───── Data for processing ─────

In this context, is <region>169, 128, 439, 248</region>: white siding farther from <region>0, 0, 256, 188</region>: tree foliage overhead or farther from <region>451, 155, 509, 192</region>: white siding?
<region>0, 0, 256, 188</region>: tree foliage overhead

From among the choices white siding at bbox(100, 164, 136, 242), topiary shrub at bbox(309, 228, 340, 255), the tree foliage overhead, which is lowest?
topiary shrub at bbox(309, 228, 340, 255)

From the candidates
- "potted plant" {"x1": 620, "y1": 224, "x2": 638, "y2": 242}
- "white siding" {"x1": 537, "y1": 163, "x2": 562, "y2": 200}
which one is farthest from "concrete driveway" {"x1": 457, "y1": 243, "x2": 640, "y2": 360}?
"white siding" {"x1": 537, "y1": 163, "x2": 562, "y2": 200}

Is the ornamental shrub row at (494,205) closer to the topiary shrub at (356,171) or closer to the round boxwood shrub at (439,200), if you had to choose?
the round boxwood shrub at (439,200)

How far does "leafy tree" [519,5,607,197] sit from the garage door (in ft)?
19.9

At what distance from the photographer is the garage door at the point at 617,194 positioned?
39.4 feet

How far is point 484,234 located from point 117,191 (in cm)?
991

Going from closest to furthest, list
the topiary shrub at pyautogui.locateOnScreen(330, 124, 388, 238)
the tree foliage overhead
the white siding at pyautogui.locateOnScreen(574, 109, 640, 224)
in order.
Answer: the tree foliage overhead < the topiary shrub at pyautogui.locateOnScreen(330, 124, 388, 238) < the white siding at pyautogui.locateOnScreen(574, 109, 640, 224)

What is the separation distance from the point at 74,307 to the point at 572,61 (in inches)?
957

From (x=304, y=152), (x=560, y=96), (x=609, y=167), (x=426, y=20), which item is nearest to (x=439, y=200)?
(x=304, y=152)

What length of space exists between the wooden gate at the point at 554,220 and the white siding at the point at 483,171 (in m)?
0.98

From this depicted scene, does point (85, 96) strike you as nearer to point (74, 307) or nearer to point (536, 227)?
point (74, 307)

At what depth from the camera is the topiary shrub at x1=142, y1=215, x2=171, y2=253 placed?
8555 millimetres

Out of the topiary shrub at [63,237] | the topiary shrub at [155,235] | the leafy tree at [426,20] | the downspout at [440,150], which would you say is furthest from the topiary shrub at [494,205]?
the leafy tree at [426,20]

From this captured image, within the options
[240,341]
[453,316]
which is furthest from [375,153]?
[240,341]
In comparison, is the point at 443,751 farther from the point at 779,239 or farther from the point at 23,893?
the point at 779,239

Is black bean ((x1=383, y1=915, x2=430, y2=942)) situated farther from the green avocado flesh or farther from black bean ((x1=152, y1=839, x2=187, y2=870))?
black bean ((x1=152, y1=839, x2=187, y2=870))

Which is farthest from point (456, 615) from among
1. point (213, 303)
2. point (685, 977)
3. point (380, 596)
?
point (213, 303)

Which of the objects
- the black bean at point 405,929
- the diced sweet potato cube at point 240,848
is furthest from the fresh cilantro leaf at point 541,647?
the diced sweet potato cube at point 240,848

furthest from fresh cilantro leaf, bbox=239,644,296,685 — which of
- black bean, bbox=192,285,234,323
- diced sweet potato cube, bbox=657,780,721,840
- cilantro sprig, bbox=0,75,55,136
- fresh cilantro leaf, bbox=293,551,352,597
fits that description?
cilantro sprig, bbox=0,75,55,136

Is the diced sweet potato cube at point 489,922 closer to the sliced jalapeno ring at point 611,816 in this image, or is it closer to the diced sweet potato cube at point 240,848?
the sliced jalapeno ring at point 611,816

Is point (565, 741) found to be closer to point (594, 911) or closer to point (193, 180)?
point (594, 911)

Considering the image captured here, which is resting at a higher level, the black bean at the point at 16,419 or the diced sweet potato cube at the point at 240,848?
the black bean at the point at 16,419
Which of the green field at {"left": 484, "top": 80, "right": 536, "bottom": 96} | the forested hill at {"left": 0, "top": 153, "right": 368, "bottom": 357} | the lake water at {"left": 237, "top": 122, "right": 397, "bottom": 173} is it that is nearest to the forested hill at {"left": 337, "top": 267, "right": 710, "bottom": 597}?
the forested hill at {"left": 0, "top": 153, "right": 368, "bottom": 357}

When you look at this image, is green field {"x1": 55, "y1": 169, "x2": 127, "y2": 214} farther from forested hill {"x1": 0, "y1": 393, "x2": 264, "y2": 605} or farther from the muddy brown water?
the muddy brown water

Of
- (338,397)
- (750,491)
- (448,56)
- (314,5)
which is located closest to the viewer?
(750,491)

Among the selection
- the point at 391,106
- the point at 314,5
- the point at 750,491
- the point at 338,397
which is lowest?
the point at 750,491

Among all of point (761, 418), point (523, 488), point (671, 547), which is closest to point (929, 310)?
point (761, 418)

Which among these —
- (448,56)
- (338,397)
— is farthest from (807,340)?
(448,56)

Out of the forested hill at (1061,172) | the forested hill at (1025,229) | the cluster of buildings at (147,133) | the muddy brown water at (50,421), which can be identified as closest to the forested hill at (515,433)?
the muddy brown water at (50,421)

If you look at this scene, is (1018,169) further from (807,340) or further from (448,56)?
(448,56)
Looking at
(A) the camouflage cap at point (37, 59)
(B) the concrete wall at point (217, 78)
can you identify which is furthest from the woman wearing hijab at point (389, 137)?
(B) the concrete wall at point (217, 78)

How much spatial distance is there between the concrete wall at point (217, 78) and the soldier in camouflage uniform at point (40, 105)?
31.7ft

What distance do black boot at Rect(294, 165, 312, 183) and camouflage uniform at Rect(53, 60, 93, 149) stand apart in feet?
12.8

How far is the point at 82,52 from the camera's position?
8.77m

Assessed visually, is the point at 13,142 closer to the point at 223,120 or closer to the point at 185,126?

─────

◆ Exercise description ◆
Can you write out all of the data above again, word for word?

◆ Solved problem ◆
In this context, is <region>169, 128, 439, 248</region>: white siding farther from <region>0, 0, 256, 188</region>: tree foliage overhead or farther from <region>451, 155, 509, 192</region>: white siding?
<region>0, 0, 256, 188</region>: tree foliage overhead

From among the choices white siding at bbox(100, 164, 136, 242), topiary shrub at bbox(309, 228, 340, 255), the tree foliage overhead, which is lowest?
topiary shrub at bbox(309, 228, 340, 255)

From the candidates
- "potted plant" {"x1": 620, "y1": 224, "x2": 638, "y2": 242}
- "white siding" {"x1": 537, "y1": 163, "x2": 562, "y2": 200}
which one is farthest from "concrete driveway" {"x1": 457, "y1": 243, "x2": 640, "y2": 360}?
"white siding" {"x1": 537, "y1": 163, "x2": 562, "y2": 200}

Is the ornamental shrub row at (494,205) closer to the topiary shrub at (356,171) or closer to the round boxwood shrub at (439,200), if you had to choose?
the round boxwood shrub at (439,200)

How far does "leafy tree" [519,5,607,197] sit from the garage door (in ft)?
19.9

At what distance from the photographer is the garage door at the point at 617,194 positioned?
39.4 feet

How far is point 484,234 located from point 117,191 (in cm)?
991

Going from closest to furthest, list
the topiary shrub at pyautogui.locateOnScreen(330, 124, 388, 238)
the tree foliage overhead
the white siding at pyautogui.locateOnScreen(574, 109, 640, 224)
in order.
Answer: the tree foliage overhead < the topiary shrub at pyautogui.locateOnScreen(330, 124, 388, 238) < the white siding at pyautogui.locateOnScreen(574, 109, 640, 224)

What is the separation distance from the point at 74,307 to the point at 572,61 (in inches)?
957

From (x=304, y=152), (x=560, y=96), (x=609, y=167), (x=426, y=20), which item is nearest to (x=439, y=200)?
(x=304, y=152)

What length of space exists between the wooden gate at the point at 554,220 and the white siding at the point at 483,171 (in m)?
0.98

From this depicted scene, does point (85, 96) strike you as nearer to point (74, 307) or nearer to point (536, 227)?
point (74, 307)

At what depth from the camera is the topiary shrub at x1=142, y1=215, x2=171, y2=253 placed?
8555 millimetres

Out of the topiary shrub at [63,237] | the topiary shrub at [155,235] | the leafy tree at [426,20] | the downspout at [440,150], which would you say is furthest from the topiary shrub at [494,205]?
the leafy tree at [426,20]

From this captured image, within the options
[240,341]
[453,316]
which is furthest from [375,153]?
[240,341]
In comparison, is the point at 443,751 farther from the point at 779,239 or farther from the point at 23,893?
the point at 779,239

Is black bean ((x1=383, y1=915, x2=430, y2=942)) situated farther from the green avocado flesh or farther from black bean ((x1=152, y1=839, x2=187, y2=870))?
black bean ((x1=152, y1=839, x2=187, y2=870))

Which is farthest from point (456, 615) from among
1. point (213, 303)
2. point (685, 977)
3. point (380, 596)
?
point (213, 303)

Which of the objects
- the black bean at point 405,929
- the diced sweet potato cube at point 240,848
is furthest from the fresh cilantro leaf at point 541,647?
the diced sweet potato cube at point 240,848

furthest from fresh cilantro leaf, bbox=239,644,296,685 — which of
- black bean, bbox=192,285,234,323
- diced sweet potato cube, bbox=657,780,721,840
- cilantro sprig, bbox=0,75,55,136
- fresh cilantro leaf, bbox=293,551,352,597
fits that description?
cilantro sprig, bbox=0,75,55,136

Is the diced sweet potato cube at point 489,922 closer to the sliced jalapeno ring at point 611,816 in this image, or is it closer to the diced sweet potato cube at point 240,848?
the sliced jalapeno ring at point 611,816

Is point (565, 741) found to be closer to point (594, 911) or closer to point (193, 180)?
point (594, 911)

Considering the image captured here, which is resting at a higher level, the black bean at the point at 16,419 or the diced sweet potato cube at the point at 240,848?
the black bean at the point at 16,419
Which of the green field at {"left": 484, "top": 80, "right": 536, "bottom": 96} | the forested hill at {"left": 0, "top": 153, "right": 368, "bottom": 357} | the lake water at {"left": 237, "top": 122, "right": 397, "bottom": 173} is it that is nearest to the forested hill at {"left": 337, "top": 267, "right": 710, "bottom": 597}?
the forested hill at {"left": 0, "top": 153, "right": 368, "bottom": 357}

When you look at this image, is green field {"x1": 55, "y1": 169, "x2": 127, "y2": 214} farther from forested hill {"x1": 0, "y1": 393, "x2": 264, "y2": 605} or farther from the muddy brown water?
the muddy brown water

Of
- (338,397)
- (750,491)
- (448,56)
- (314,5)
which is located closest to the viewer?
(750,491)

Among the selection
- the point at 391,106
- the point at 314,5
- the point at 750,491
- the point at 338,397
which is lowest?
the point at 750,491

Among all of point (761, 418), point (523, 488), point (671, 547), which is closest to point (929, 310)?
point (761, 418)

Which among these —
- (448,56)
- (338,397)
— is farthest from (807,340)?
(448,56)

Out of the forested hill at (1061,172) | the forested hill at (1025,229) | the cluster of buildings at (147,133) | the muddy brown water at (50,421), which can be identified as closest to the forested hill at (515,433)?
the muddy brown water at (50,421)

If you look at this scene, is (1018,169) further from (807,340) or further from (448,56)?
(448,56)
Looking at
(A) the camouflage cap at point (37, 59)
(B) the concrete wall at point (217, 78)
can you identify which is furthest from the woman wearing hijab at point (389, 137)?
(B) the concrete wall at point (217, 78)

How much spatial distance is there between the concrete wall at point (217, 78) and the soldier in camouflage uniform at point (40, 105)?
31.7ft

What distance do black boot at Rect(294, 165, 312, 183) and camouflage uniform at Rect(53, 60, 93, 149) stand apart in feet?
12.8

How far is the point at 82,52 from the camera's position?
8.77m

Assessed visually, is the point at 13,142 closer to the point at 223,120 or closer to the point at 185,126?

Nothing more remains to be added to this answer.